More important than the cost is the provision of investment documents from sophisticated investors requiring D&O insurance for the company at the time of funding.
Over the many years of board service, I have been sued as a director several times, in no case covered under the umbrella of a D&O policy. Although I won each of these rather spurious suits, the cost of defense in some of the cases was not reimbursed, and the time spent in helping the attorney prepare for the defense and in one case through to a several day adjudication event, was not small. As a result, I now insist upon D&O insurance for every board upon which I sit. The backgrounds of these suits make for good stories, which you might ply from me at a later telling.
Expect a board member to give a meeting a month, emails and phone calls between. Urgent issues require more of all.
Board members are usually busy people, often running other companies or serving on multiple boards. Early stage boards usually meet once a month for two to four hours, enough to ruin the rest of a day for those who travel even short distances. In addition, most all board members freely receive phone calls and emails from the CEO during the month, all considered part of service.
There are times when board members are called upon to give extra-ordinary time to the corporation, such as interviewing candidates, strategic planning, recovery from a cash flow crisis or other urgent issues.

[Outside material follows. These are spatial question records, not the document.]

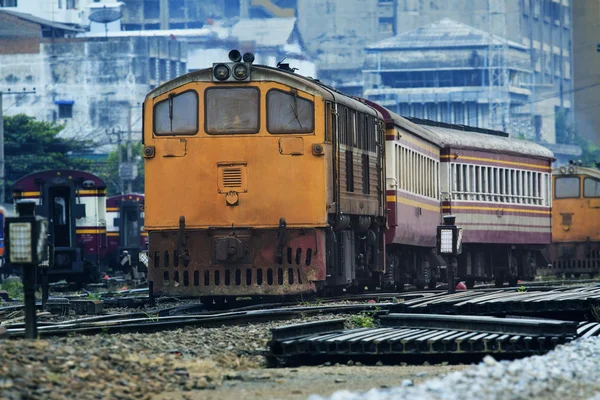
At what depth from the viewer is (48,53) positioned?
10850cm

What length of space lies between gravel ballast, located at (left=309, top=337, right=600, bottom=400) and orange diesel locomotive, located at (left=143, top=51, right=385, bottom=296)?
7.13 metres

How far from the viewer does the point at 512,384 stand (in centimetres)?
885

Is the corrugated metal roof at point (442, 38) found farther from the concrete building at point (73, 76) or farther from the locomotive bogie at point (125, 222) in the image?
the locomotive bogie at point (125, 222)

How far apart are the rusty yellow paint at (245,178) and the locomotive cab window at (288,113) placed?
0.07m

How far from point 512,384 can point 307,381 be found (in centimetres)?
181

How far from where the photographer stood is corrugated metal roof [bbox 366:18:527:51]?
479 feet

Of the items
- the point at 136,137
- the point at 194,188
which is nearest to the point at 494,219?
the point at 194,188

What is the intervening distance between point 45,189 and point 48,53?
79.8m

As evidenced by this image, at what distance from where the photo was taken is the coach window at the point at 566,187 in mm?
36688

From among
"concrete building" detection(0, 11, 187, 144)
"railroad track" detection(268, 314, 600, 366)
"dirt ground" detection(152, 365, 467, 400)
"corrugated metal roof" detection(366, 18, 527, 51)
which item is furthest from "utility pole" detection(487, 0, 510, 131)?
"dirt ground" detection(152, 365, 467, 400)

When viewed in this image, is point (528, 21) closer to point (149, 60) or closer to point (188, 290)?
point (149, 60)

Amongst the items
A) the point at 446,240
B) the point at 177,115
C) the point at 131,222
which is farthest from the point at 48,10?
the point at 446,240

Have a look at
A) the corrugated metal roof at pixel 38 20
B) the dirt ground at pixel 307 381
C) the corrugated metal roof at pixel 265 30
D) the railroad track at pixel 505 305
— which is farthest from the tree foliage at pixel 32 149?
the corrugated metal roof at pixel 265 30

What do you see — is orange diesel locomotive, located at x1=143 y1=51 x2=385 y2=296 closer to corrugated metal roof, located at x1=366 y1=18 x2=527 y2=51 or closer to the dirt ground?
the dirt ground
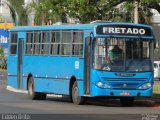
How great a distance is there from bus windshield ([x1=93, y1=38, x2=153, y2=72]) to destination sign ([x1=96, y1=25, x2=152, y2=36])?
0.71ft

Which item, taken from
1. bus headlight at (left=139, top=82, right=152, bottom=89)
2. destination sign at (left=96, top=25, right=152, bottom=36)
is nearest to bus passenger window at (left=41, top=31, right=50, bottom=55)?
destination sign at (left=96, top=25, right=152, bottom=36)

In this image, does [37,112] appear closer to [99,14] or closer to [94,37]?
[94,37]

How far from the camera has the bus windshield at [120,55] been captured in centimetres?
2227

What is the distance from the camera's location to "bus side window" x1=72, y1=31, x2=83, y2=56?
76.7ft

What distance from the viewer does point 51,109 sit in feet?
67.3

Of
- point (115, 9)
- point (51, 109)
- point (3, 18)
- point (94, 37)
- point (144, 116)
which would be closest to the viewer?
point (144, 116)

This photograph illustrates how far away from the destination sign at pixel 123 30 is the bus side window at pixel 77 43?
3.77 ft

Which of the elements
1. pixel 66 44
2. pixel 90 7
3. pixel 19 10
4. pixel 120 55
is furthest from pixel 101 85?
pixel 19 10

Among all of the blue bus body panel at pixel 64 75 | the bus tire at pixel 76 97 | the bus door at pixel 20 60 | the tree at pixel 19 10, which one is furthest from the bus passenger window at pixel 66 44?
the tree at pixel 19 10

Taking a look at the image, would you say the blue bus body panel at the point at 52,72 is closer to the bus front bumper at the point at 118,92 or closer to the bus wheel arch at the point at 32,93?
the bus wheel arch at the point at 32,93

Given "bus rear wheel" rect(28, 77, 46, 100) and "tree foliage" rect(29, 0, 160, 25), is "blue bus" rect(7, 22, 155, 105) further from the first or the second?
"bus rear wheel" rect(28, 77, 46, 100)

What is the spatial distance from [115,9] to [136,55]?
4.77m

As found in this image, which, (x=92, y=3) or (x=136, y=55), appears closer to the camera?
(x=136, y=55)

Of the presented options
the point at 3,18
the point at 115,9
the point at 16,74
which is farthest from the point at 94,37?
the point at 3,18
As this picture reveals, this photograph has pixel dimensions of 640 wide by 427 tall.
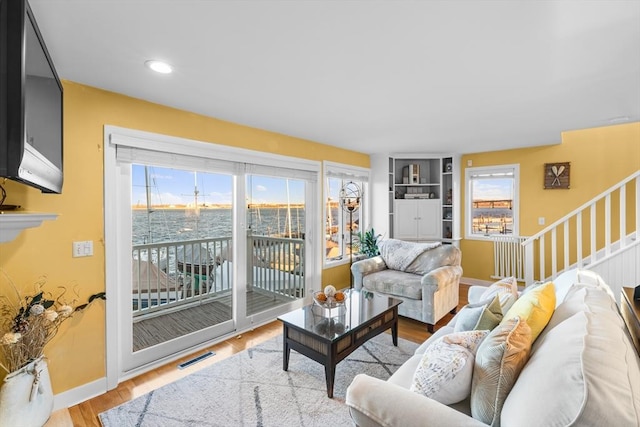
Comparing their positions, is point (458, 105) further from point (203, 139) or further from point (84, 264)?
point (84, 264)

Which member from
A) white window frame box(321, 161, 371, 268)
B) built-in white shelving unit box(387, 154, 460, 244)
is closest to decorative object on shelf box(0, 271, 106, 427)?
white window frame box(321, 161, 371, 268)

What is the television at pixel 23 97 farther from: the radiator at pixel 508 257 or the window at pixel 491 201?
the radiator at pixel 508 257

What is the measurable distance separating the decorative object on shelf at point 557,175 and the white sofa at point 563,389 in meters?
3.64

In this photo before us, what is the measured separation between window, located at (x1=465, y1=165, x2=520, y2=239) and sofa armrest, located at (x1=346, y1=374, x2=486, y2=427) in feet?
14.9

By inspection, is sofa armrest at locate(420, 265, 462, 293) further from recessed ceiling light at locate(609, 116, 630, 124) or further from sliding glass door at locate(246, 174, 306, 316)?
recessed ceiling light at locate(609, 116, 630, 124)

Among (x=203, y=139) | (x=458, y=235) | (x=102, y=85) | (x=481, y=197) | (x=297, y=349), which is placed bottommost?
(x=297, y=349)

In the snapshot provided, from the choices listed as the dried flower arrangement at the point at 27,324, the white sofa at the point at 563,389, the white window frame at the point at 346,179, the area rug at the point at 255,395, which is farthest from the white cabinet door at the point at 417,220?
the dried flower arrangement at the point at 27,324

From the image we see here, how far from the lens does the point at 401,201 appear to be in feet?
16.9

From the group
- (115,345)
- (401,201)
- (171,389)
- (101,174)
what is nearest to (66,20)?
(101,174)

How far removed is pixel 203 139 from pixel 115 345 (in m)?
1.91

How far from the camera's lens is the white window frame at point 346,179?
427cm

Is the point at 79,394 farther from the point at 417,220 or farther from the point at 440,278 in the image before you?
the point at 417,220

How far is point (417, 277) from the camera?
140 inches

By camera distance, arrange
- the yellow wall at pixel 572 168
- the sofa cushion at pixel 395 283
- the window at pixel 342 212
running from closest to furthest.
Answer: the sofa cushion at pixel 395 283
the yellow wall at pixel 572 168
the window at pixel 342 212
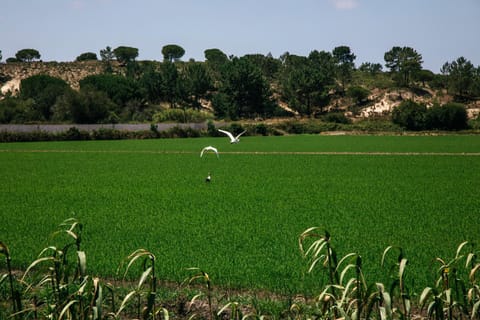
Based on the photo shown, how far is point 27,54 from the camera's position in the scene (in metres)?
177

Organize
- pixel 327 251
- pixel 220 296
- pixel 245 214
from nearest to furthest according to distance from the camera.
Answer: pixel 327 251
pixel 220 296
pixel 245 214

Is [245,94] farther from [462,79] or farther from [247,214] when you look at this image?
[247,214]

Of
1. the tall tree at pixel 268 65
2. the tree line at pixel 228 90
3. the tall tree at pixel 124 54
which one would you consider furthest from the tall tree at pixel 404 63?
the tall tree at pixel 124 54

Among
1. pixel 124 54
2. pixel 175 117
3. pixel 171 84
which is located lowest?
pixel 175 117

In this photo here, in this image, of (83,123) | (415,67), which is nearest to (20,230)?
(83,123)

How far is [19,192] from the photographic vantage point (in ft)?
70.3

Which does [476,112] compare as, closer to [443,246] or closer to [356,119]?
[356,119]

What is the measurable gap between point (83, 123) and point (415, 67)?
7285cm

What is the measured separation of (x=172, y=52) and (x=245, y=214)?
180 m

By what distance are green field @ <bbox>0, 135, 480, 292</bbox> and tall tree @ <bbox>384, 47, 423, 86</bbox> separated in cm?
9261

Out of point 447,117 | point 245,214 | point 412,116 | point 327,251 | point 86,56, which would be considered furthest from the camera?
Result: point 86,56

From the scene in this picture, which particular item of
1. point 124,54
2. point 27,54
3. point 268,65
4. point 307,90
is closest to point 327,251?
point 307,90

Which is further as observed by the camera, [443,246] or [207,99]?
[207,99]

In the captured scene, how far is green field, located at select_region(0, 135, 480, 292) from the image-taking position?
9.98 m
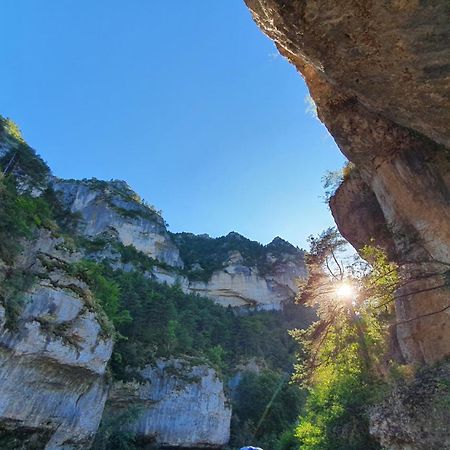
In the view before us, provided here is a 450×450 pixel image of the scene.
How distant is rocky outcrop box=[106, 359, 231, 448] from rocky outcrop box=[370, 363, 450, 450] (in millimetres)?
21401

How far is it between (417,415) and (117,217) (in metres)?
60.2

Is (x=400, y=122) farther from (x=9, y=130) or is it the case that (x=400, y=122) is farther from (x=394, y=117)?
(x=9, y=130)

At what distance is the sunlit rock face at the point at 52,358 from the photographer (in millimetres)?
15328

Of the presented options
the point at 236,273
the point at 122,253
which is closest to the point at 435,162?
the point at 122,253

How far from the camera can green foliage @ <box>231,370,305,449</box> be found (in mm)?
35000

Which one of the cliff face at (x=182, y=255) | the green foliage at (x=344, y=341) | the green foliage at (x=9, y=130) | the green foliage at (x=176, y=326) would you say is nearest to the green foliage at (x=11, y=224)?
the green foliage at (x=176, y=326)

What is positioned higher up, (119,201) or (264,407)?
(119,201)

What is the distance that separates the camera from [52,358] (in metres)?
16.6

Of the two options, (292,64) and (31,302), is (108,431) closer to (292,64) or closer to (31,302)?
(31,302)

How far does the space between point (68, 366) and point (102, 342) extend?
95.9 inches

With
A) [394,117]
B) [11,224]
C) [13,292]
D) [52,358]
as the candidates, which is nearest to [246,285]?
[52,358]

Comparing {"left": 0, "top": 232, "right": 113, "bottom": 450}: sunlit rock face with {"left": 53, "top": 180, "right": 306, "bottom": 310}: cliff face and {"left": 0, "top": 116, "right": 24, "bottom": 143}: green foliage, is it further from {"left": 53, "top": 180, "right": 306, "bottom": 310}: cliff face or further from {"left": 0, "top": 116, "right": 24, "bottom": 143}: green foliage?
{"left": 53, "top": 180, "right": 306, "bottom": 310}: cliff face

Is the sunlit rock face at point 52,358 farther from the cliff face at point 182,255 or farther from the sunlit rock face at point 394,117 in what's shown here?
the cliff face at point 182,255

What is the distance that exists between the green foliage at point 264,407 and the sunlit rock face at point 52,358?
65.9 ft
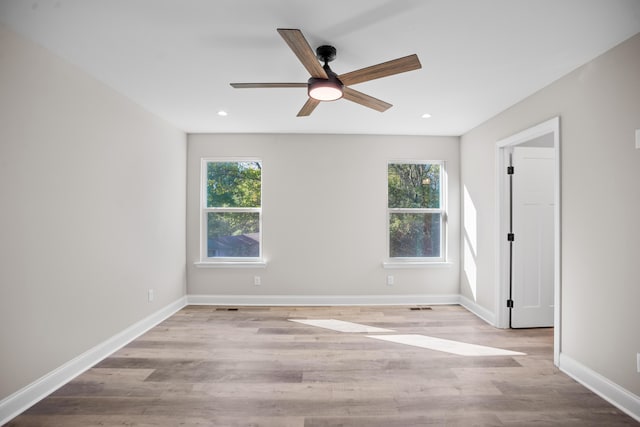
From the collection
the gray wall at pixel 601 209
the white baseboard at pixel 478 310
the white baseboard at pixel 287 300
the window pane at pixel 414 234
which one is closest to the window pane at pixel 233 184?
the white baseboard at pixel 287 300

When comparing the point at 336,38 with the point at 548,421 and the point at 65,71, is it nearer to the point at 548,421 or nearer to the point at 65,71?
the point at 65,71

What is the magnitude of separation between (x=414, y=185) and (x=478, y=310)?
183 cm

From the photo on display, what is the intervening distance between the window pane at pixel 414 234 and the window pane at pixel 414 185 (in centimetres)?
17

Most often these are freely given by board members.
The line is crossed when a CEO asks a member of the board to consult to the company, spending considerable time with other employees regarding issues that might be handled by others than from a board. Depending upon the board member, it is appropriate to offer a consulting fee for this time spent above the call of board duty. Any such informal contracting of service should always be preceded with an agreement between the CEO and board member as to the amount to charge and estimate of time to be spent before further agreement is necessary.